### Exercise prompt:
Rewrite the records from the line containing "From what is" through the line containing "226 centimetres", both lines included, as a numbered list, leaving out any blank lines.

### Given entries:
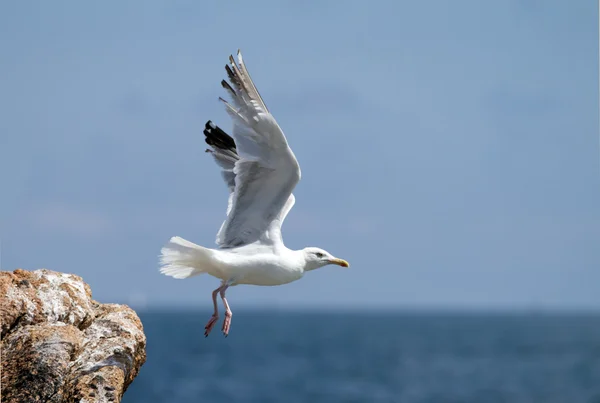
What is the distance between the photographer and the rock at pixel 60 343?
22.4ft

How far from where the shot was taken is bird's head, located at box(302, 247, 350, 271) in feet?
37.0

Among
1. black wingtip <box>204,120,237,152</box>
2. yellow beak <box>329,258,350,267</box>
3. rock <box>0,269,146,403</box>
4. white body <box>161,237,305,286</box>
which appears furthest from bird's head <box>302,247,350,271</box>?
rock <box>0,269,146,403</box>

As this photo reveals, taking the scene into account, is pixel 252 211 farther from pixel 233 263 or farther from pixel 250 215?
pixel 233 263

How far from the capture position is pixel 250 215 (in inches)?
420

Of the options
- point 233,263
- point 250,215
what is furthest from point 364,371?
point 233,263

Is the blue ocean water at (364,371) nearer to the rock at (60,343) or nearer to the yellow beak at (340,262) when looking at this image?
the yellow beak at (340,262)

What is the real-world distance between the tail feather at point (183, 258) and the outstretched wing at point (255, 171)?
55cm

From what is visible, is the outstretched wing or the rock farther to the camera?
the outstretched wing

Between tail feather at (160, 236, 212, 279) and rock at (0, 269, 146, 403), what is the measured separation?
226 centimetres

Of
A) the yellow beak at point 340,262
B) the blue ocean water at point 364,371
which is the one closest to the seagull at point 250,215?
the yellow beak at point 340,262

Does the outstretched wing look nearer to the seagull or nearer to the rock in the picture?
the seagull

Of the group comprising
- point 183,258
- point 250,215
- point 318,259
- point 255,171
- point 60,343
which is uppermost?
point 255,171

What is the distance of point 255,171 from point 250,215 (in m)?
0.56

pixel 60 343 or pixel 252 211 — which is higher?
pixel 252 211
---
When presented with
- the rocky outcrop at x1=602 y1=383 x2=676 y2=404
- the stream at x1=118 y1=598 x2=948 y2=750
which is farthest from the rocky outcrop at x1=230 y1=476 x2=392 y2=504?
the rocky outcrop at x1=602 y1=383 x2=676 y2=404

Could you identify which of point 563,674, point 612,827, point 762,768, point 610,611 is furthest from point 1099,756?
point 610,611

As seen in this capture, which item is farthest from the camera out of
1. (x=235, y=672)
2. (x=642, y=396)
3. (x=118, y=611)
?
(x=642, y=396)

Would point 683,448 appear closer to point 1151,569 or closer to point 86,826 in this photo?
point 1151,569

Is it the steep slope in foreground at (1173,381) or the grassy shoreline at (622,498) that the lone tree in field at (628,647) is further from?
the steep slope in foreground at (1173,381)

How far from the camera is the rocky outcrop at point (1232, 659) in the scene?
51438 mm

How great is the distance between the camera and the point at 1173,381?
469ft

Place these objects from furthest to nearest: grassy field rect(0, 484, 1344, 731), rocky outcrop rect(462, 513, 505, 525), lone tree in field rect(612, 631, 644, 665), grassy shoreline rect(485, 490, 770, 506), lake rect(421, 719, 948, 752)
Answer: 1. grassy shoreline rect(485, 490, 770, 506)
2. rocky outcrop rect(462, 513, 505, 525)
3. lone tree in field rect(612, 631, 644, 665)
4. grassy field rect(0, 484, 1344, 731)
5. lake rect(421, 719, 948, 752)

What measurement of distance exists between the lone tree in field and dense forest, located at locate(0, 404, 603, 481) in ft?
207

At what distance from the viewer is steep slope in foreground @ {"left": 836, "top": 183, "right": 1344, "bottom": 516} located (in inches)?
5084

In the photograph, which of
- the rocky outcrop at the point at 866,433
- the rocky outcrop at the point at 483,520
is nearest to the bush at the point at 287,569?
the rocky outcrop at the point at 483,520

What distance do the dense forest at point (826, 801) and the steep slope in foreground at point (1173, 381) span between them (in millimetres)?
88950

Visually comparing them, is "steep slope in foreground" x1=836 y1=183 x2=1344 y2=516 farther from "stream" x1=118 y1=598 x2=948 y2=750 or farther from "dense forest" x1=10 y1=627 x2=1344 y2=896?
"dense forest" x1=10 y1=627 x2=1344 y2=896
---
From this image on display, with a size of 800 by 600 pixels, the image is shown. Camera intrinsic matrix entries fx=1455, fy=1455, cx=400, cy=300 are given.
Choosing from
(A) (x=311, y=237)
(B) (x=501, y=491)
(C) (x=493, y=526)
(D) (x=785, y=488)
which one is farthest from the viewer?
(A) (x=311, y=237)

### Task result:
1. From what is visible, is the outstretched wing or the rock farther to the camera?
2. the outstretched wing
3. Between tail feather at (160, 236, 212, 279) and rock at (0, 269, 146, 403), what is the measured separation?
4. 226 centimetres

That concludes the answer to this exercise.